United Nations, EU condemn Israel legalizing settlements on Palestinian land
European Union foreign policy chief Federica Mogherini addresses a joint news conference with Libya's Prime Minister Fayez al-Sarraj (unseen) at the EU Commission headquarters in Brussels, Belgium February 2, 2017.[Photo/Agencies] |
The European Union's foreign policy chief and the United Nations secretary-general on Tuesday criticized an Israeli move to legalize thousands of settler homes on Palestinian land in the occupied West Bank.
The EU's Federica Mogherini said that the law, if it was implemented, crossed a new and dangerous threshold.
"Such settlements constitute an obstacle to peace and threaten the viability of a two-state solution," she said.
"(It) would further entrench a one-state reality of unequal rights, perpetual occupation and conflict," she said, highlighting that the EU sees Israeli settlements in the occupied Palestinian territories as illegal.
The Israeli parliament passed the legislation two weeks after the inauguration of President Donald Trump as the new US president. Trump has signaled a softer approach to the settlement issue than that of the previous US administration.
It retroactively legalizes about 4,000 settler homes built on privately owned Palestinian land.
UN Secretary-General Antonio Guterres said the action went against international law and would have legal consequences for Israel.

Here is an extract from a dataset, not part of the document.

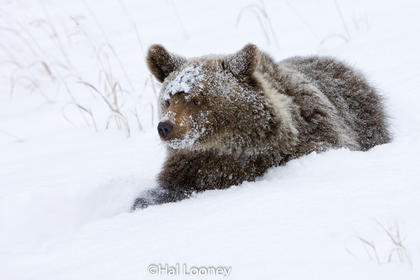 Grizzly Cub in Deep Snow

"The Secretary-General insists on the need to avoid any actions that would derail the two-state solution," his spokesman Stephane Dujarric said in a statement, referring to longstanding international efforts to resolve the Israeli-Palestinian conflict.
French President Francois Hollande also added his voice to the condemnation, saying it paved the way for the annexation of the occupied Palestinian territories.
"I think that Israel and its government could revise this text," Hollande said at news conference after meeting Palestinian President Mahmoud Abbas.
Abbas called the law an aggression against the Palestinian people. Other Palestinian leaders described it as a blow to their hopes of statehood.
Most countries consider the settlements, built on land captured by Israel in the 1967 Middle East War, illegal and an obstacle to peace as they reduce and fragment the territory Palestinians seek for a viable state in the West Bank, East Jerusalem and the Gaza Strip.
Israel disputes this and cites biblical, historical and political connections to the land, as well as security needs.
Though the legislation was backed by Prime Minister Benjamin Netanyahu's right-wing coalition, it has raised tensions in the government. Israel's attorney-general has said the law is unconstitutional and that he will not defend it at the Supreme Court.
A White House official said on Monday that, given the new law is expected to face challenges in Israeli courts, the United States would withhold comment for now.
The Trump administration has signaled a far softer approach to the settlement issue than that of the Obama administration, which routinely denounced settlement announcements.